** Objetivo do exercício **
Segundo o trecho fornecido, quais empresas desenvolveram Shin-Chan Summer Vacation?

** Trecho fornecido **

Shin-Chan Summer Vacation — uma janela à mil verões (Análise)

Shin-Chan Summer Vacation análise

Tudo é apenas um momento ao tempo

Olha que surpresa: a primeira vez que um jogo da franquia Boku no Natsuyasumi (ou My Summer Vacation) e que um jogo baseado no mundo do mangá Crayon Shin-Chan trazidos para fora do Japão são a exata mesma!

Os dois nomes podem não ser tão familiares para o público de fora, mas mesmo assim acabaram ganhando um grande renome cult, principamente na ala de Natsuyasumi. Ele é sobre passar as férias relaxando, e Shin-Chan é sobre um pirralho de 5 anos muito esforçado, confuso e estranhamente tarado. Que bela combinação…

O nome completo desse jogo é enorme, então se prepare: Crayon Shin-Chan: Me and the Professor on Summer Vacation -The Endless Seven-Day Journey- ou apenas Shin-Chan Summer Vacation é um spinoff da franquia principal de Boku no Natsuyasumi e foi lançado originalmente em julho de 2021, e localizado para múltiplas línguas (incluindo Português Brasileiro!) agora em agosto de 2022, em versões para Switch, PS4 e Steam. 

Shin-Chan Summer Vacation análise

Shin-Chan Summer Vacation foi desenvolvido pela Neos, Millenium Kitchen e Star Factory e publicado pela Neos.

** Extrato de dados **
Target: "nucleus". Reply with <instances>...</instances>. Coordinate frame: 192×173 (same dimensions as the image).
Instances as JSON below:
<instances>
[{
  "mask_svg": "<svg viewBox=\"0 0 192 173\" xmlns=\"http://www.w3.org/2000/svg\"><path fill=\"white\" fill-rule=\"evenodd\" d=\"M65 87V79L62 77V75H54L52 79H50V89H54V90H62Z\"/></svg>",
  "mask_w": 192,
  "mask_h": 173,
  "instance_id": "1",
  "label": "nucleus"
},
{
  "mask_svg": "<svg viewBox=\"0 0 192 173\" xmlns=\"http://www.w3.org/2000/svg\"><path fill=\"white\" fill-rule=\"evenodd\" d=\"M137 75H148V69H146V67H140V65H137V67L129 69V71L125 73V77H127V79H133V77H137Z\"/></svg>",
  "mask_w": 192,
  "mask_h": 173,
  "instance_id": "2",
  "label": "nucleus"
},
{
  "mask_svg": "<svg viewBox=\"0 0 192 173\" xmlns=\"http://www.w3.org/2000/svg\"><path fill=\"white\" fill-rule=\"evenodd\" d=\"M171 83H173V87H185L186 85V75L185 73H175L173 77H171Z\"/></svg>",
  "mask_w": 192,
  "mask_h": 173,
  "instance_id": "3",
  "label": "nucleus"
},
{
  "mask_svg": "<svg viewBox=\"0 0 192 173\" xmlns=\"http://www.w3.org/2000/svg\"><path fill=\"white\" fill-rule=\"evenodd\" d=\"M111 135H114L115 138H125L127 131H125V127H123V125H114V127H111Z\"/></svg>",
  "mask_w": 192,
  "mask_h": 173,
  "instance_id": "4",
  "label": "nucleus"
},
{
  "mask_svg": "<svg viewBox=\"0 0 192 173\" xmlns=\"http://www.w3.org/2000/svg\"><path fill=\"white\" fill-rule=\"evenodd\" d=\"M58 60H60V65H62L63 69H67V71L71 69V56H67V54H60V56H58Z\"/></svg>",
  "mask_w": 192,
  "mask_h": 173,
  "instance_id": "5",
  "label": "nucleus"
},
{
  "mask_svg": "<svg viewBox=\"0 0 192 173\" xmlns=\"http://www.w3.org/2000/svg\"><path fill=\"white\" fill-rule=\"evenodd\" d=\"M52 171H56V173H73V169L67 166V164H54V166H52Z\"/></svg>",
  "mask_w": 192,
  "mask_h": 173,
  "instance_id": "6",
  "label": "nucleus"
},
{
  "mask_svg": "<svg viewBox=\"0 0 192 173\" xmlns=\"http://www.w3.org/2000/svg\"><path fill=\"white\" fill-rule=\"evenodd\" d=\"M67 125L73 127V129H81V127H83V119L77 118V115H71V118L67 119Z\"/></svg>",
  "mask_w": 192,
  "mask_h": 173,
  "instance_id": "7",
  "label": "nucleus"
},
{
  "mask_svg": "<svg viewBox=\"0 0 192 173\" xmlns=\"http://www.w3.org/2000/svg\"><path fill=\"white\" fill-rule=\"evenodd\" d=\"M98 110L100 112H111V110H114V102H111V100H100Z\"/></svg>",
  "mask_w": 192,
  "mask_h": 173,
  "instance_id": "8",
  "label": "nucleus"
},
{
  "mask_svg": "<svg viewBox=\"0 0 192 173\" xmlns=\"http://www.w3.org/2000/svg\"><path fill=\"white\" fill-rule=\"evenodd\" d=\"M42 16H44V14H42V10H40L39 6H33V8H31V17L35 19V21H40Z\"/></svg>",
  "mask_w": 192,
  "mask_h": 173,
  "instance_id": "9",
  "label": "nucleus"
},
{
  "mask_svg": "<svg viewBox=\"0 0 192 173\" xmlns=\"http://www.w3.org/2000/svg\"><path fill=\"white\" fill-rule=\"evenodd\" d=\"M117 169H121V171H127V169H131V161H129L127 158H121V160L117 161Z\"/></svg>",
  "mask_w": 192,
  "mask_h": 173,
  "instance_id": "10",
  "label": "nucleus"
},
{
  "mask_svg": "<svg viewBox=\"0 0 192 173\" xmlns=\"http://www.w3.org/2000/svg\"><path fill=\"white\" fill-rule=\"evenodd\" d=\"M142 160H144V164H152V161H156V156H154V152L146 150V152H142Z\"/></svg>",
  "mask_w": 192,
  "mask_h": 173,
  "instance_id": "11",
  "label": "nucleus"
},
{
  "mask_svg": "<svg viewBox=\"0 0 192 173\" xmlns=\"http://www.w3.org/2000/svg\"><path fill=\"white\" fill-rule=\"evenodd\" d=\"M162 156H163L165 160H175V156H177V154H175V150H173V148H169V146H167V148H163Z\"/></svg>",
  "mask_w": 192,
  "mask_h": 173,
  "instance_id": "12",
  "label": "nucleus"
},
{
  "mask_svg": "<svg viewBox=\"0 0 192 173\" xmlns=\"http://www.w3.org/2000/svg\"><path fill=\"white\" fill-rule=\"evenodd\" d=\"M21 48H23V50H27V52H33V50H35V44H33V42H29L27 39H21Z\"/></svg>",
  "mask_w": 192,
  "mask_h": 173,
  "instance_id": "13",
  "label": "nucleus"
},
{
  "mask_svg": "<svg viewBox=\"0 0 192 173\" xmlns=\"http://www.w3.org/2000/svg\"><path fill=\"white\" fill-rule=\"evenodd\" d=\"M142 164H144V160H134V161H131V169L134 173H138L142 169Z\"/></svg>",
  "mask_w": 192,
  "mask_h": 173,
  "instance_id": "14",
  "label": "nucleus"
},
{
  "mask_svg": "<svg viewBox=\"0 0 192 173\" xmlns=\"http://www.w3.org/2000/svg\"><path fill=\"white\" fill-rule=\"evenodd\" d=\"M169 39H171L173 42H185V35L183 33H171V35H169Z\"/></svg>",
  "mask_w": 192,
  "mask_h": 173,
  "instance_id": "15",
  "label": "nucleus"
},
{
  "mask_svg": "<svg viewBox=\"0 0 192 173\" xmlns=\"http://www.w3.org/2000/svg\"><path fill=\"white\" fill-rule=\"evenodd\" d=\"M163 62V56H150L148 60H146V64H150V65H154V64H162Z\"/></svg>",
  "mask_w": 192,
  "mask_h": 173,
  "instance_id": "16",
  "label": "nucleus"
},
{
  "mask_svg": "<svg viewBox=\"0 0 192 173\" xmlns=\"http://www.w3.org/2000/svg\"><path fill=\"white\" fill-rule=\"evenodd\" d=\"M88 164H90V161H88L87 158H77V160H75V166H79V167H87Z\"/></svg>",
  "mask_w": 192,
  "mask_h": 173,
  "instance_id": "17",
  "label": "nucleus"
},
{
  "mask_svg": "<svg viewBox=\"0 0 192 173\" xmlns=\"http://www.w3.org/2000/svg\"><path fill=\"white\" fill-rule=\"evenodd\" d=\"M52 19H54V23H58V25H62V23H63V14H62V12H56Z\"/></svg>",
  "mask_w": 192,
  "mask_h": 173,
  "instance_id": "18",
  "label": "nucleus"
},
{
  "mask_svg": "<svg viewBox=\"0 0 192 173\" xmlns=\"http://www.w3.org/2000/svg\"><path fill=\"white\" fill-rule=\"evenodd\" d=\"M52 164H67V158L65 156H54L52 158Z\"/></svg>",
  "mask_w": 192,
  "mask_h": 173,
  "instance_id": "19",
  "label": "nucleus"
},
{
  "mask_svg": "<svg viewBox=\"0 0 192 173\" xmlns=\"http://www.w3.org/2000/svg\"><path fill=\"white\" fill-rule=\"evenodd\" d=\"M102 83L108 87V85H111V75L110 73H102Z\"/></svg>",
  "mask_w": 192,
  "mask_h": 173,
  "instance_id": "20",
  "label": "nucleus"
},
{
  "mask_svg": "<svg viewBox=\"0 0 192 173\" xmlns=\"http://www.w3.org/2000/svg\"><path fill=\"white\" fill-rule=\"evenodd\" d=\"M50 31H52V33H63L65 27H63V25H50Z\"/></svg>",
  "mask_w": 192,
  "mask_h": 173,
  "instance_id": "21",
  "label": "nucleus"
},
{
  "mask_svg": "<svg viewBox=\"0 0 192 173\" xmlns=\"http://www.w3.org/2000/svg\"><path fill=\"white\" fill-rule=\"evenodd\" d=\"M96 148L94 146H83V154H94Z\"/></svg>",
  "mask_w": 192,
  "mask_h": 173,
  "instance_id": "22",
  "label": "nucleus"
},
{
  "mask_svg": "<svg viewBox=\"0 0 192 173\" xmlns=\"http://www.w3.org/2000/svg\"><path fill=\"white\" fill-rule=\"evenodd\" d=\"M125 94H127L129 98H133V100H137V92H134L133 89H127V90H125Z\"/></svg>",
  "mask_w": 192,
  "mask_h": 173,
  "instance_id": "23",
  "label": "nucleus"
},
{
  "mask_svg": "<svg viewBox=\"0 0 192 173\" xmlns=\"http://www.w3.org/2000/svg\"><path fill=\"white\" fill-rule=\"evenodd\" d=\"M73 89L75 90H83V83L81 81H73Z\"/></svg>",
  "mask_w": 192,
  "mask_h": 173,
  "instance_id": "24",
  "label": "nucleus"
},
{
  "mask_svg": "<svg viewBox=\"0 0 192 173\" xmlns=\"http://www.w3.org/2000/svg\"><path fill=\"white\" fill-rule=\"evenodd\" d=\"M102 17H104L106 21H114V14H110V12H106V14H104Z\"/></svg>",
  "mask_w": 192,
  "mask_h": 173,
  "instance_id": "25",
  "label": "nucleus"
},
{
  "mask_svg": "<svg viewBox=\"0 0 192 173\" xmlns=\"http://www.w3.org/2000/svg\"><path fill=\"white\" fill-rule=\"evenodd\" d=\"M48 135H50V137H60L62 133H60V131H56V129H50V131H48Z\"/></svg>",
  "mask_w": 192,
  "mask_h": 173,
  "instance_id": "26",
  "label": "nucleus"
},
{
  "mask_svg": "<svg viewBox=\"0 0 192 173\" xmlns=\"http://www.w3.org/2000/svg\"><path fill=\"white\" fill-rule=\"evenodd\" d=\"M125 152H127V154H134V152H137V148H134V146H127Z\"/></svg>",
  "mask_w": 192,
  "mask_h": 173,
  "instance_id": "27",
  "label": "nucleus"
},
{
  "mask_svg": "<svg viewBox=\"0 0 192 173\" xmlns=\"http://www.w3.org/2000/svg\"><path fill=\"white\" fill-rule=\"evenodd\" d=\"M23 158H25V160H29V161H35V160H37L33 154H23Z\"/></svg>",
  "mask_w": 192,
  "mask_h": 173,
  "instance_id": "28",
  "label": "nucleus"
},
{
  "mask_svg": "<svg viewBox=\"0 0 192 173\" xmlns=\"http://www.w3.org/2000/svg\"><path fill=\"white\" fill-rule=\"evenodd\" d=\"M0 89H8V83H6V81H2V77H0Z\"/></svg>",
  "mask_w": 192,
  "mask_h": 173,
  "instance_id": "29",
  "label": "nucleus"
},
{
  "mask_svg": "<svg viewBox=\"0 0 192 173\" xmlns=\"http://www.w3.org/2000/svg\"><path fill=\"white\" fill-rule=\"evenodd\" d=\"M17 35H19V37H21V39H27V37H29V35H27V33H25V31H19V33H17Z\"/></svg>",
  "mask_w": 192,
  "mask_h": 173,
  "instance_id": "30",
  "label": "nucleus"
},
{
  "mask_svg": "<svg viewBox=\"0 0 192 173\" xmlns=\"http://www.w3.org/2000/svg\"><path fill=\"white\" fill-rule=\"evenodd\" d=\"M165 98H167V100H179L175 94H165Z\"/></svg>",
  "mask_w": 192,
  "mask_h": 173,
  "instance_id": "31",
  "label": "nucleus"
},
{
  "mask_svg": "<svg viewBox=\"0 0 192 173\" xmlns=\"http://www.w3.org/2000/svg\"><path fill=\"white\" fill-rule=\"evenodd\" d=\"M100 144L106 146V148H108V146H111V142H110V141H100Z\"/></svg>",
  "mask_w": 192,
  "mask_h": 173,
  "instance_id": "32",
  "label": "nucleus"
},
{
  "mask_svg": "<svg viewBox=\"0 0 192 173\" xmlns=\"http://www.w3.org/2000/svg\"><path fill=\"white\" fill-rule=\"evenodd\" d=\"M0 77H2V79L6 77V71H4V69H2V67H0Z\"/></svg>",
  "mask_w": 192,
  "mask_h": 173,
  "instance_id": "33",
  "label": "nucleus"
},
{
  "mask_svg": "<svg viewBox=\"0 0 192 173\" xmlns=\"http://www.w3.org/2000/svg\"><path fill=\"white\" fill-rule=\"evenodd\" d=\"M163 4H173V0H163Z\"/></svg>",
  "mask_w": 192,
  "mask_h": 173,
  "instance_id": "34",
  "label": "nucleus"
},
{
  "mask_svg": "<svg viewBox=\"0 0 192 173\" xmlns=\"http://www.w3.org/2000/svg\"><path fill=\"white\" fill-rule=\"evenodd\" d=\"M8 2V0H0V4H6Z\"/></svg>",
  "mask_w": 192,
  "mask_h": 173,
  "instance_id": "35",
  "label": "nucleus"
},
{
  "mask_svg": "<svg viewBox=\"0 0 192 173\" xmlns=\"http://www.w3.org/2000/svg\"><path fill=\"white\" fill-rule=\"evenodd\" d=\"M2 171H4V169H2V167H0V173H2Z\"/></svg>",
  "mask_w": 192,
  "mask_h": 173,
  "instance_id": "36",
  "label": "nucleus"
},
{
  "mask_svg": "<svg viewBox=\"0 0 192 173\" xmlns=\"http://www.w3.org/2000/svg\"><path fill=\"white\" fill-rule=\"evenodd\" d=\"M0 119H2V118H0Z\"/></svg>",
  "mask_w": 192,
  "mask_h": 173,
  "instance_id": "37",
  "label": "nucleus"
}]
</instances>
==
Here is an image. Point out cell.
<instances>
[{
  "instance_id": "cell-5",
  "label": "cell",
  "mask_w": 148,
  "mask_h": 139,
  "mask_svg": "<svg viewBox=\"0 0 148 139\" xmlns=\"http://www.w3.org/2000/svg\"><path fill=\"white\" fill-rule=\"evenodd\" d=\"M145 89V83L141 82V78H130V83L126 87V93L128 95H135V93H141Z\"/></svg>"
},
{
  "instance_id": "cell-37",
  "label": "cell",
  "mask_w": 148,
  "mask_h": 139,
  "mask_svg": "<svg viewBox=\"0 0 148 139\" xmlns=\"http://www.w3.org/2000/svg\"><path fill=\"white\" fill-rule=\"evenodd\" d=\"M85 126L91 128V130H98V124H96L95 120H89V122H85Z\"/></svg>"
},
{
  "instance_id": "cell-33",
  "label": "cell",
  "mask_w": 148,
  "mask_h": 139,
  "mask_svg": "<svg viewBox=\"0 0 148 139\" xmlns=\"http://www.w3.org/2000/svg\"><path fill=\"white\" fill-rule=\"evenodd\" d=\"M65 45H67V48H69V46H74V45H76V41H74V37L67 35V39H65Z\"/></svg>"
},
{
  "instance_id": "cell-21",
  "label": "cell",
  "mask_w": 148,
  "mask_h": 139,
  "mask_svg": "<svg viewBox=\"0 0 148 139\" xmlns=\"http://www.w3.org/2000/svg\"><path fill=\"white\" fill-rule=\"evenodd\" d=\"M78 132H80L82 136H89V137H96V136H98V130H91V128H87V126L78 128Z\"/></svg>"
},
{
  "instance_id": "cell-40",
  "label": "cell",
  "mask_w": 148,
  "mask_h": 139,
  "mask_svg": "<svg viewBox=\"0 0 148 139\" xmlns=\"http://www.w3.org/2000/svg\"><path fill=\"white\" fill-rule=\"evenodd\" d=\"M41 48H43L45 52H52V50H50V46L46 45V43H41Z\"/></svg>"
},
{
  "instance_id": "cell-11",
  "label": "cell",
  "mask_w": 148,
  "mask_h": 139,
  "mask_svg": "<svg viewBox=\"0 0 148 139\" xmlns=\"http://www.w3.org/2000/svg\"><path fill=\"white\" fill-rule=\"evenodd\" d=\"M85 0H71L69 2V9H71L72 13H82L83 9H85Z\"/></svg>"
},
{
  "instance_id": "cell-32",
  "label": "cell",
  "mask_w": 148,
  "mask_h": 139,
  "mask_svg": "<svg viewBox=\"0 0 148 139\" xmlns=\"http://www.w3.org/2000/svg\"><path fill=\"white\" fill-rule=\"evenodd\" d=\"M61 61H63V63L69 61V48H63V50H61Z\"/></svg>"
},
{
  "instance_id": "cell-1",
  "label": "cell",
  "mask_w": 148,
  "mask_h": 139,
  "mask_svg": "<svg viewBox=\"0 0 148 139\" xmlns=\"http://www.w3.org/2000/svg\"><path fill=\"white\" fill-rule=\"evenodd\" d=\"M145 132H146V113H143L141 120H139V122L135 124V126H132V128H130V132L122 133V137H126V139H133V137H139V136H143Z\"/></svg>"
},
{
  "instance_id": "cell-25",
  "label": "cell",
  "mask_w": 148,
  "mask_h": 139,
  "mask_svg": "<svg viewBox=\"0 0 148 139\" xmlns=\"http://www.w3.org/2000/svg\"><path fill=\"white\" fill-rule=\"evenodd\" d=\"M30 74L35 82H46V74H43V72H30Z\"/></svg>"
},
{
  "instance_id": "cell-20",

** Resultado do exercício **
Neos, Millenium Kitchen e Star Factory.